Élections générales : Tarek Henoud place l’économie au cœur de sa campagne
Tarek Henoud, candidat du Parti conservateur du Québec dans Arthabaska-L'Érable, en compagnie de sa conjointe et des propriétaires du Domaine du Saule, à Saint-Valère, Sébastien Laprise et Caroline Pinette. (Photo courtoisie) Le candidat du Parti conservateur du Québec (PCQ) dans Arthabaska-L’Érable, Tarek Henoud, a donné le coup d’envoi de sa campagne électorale au Domaine du Saule, à Saint-Valère, dimanche dernier. Ce lancement de campagne a été l’occasion de présenter les grandes orientations du PCQ, mais aussi les priorités locales du candidat pour la région.
Tarek Henoud a eu l’occasion d’aller à la rencontre des gens présents lors de son lancement pour échanger avec eux sur les enjeux « qui touchent leur quotidien », notamment le coût de la vie et le prix du panier d’épicerie, mais aussi le développement économique, la bureaucratie, les finances publiques et l’avenir des services de proximité.
À titre de porte-parole économique du PCQ, Tarek Henoud entend placer le développement économique, les entrepreneurs et les PME au centre de son engagement politique, s’il est élu le 5 octobre prochain.
« Nos entrepreneurs n’ont pas besoin que l’État leur complique la vie. Ils ont besoin qu’on leur donne de l’espace pour investir, innover, créer de la richesse et embaucher. Il faut réduire la bureaucratie, alléger la réglementation et redonner de l’oxygène à ceux qui prennent des risques pour faire avancer notre économie. »
Tarek Henoud, candidat du PCQ dans Arthabaska-L’Érable
Rappelons que le PCQ d’Éric Duhaime propose de réduire les dépenses de l’État de 47 G$ sur cinq ans et de diminuer la taille de l’appareil gouvernemental.
Le parti veut aussi réduire de 59% l’impôt sur le revenu des sociétés, afin de « stimuler l’investissement et la création de richesse au Québec », hausser le seuil d’imposition de 18 000$ à 35 000$, suspendre la taxe sur l’essence et abolir la taxe carbone, tout en réduisant la bureaucratie et les contraintes réglementaires.
Alors que le panier d’épicerie coûte de plus en plus cher et que les entrepreneurs doivent composer avec « toujours plus de paperasse et de contraintes », Tarek Henoud est d’avis qu’il est « temps de revoir nos priorités » et d’utiliser l’argent des contribuables « avec plus de rigueur ».
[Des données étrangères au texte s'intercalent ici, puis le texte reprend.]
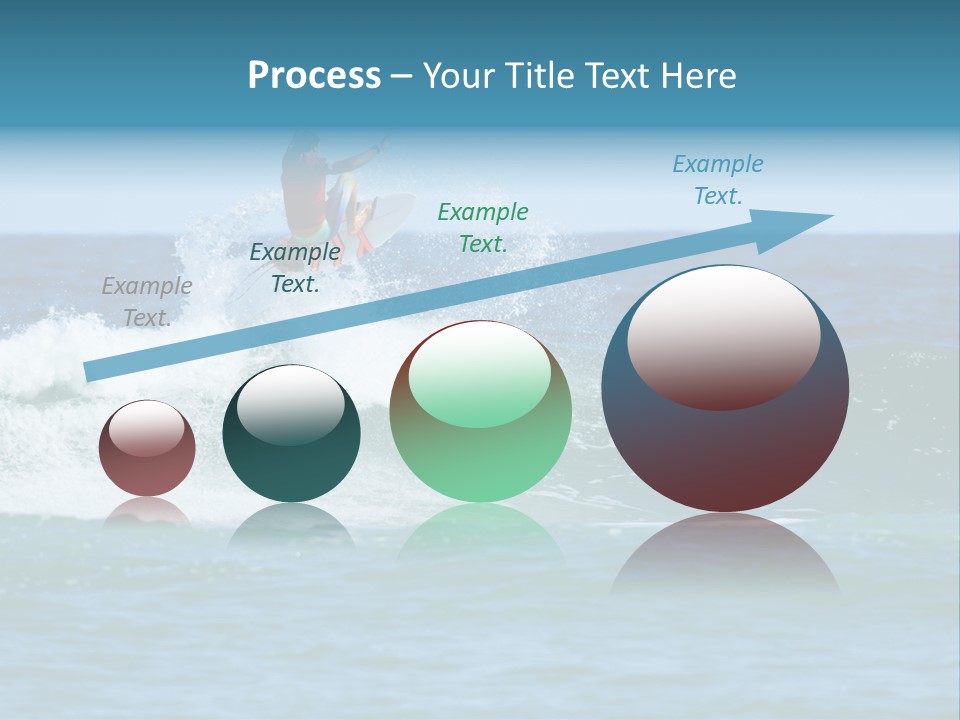 Process – Your Title Text Here

Example Text.

Example Text.

Example Text.

Example Text.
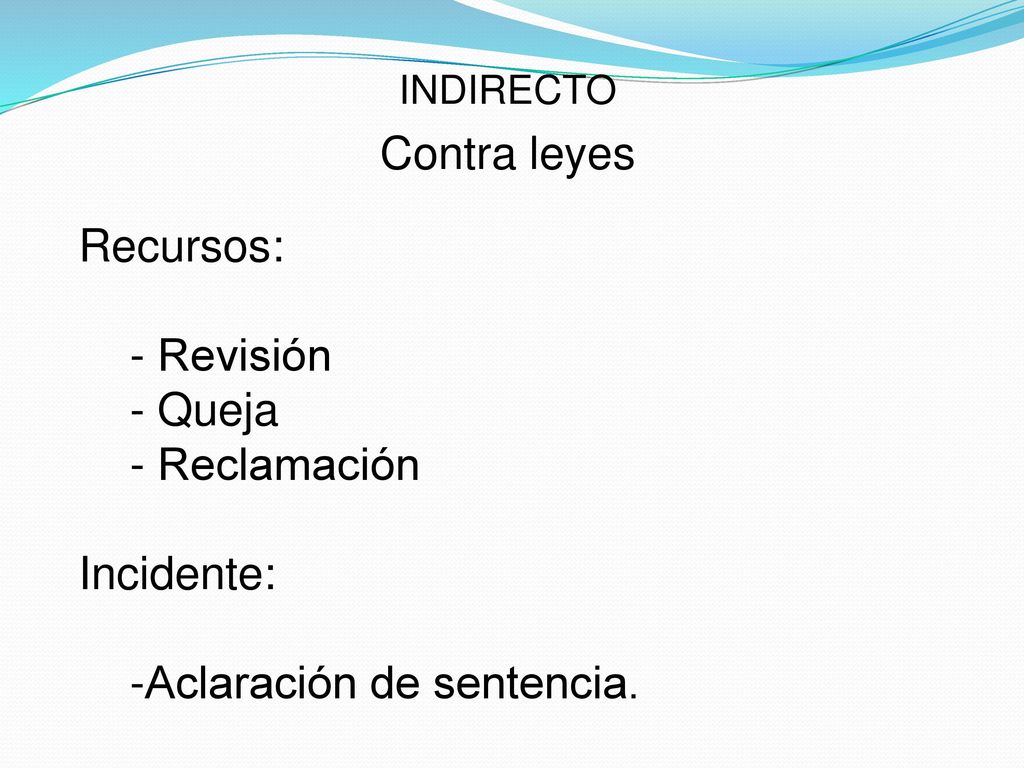 INDIRECTO

Contra leyes

Recursos:

- Revisión
- Queja
- Reclamación

Incidente:

-Aclaración de sentencia.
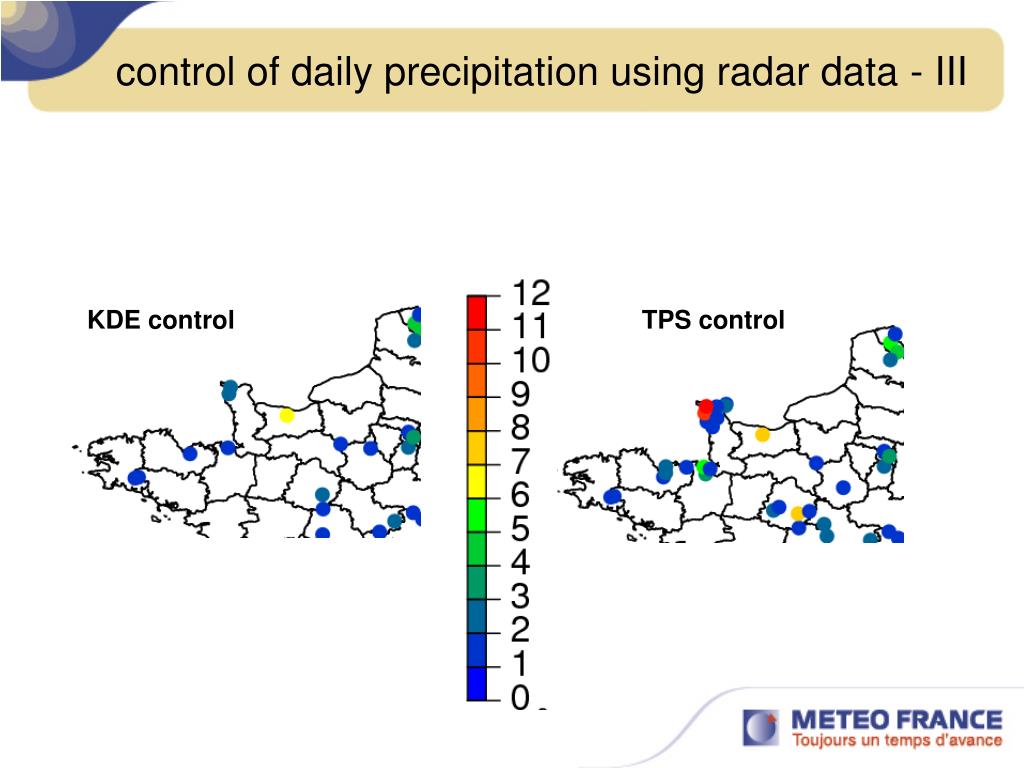 control of daily precipitation using radar data - III

KDE control

12
11
10
9
8
7
6
5
4
3
2
1
0

TPS control

METEO FRANCE
Toujours un temps d'avance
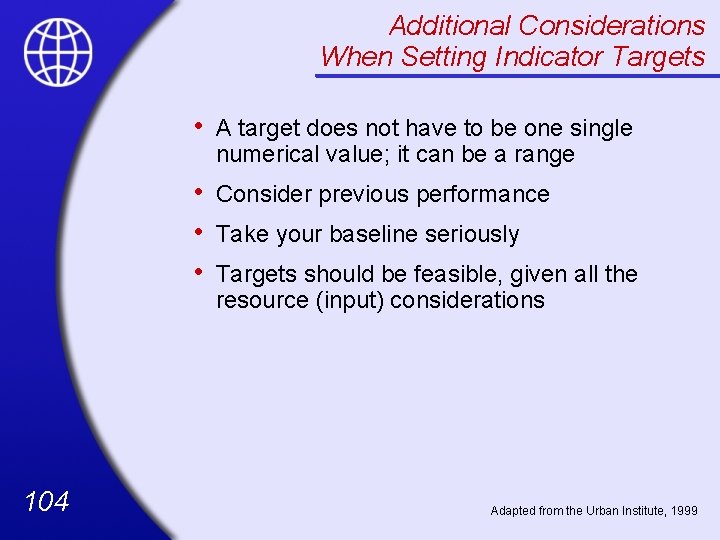 Additional Considerations When Setting Indicator Targets

• A target does not have to be one single numerical value; it can be a range

• Consider previous performance

• Take your baseline seriously

• Targets should be feasible, given all the resource (input) considerations

104

Adapted from the Urban Institute, 1999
Des priorités pour Arthabaska–L’Érable
L’une des principales priorités régionales de Tarek Henoud sera de travailler à la rénovation et à la modernisation des infrastructures municipales, notamment en matière d’eau potable, alors que certaines municipalités de la circonscription font face à des besoins importants.
C’est le cas notamment à Princeville, qui doit mettre à niveau son usine de filtration d’eau potable. La municipalité attend toutefois toujours des fonds de Québec pour faire avancer le projet.
Le candidat conservateur entend également utiliser son expérience du milieu des affaires et son rôle de porte-parole économique pour soutenir le développement économique d’Arthabaska–L’Érable, particulièrement auprès des petites et moyennes entreprises.
« Notre région est riche de ses entrepreneurs, de ses agriculteurs, de ses travailleurs et de ses familles. Nous devons créer les conditions pour qu’ils puissent continuer à investir ici, à grandir ici et à transmettre leurs entreprises aux prochaines générations. »
Tarek Henoud, candidat du PCQ dans Arthabaska-L’Érable
L’avenir de l’Hôtel-Dieu d’Arthabaska constitue également une priorité pour Tarek Henoud. Il s’engage à défendre la poursuite des travaux et des rénovations nécessaires afin que ceux-ci puissent avancer sans interruption, tout en travaillant à ramener une meilleure accessibilité aux services de santé pour la population d’Arthabaska–L’Érable.
Tarek Henoud entend également travailler main dans la main avec les élus municipaux d’Arthabaska–L’Érable afin de faire avancer leurs dossiers et de mieux répondre aux besoins de leurs citoyens. Il souhaite défendre une plus grande autonomie municipale, réduire la bureaucratie et alléger la réglementation qui ralentissent trop souvent la réalisation de projets locaux.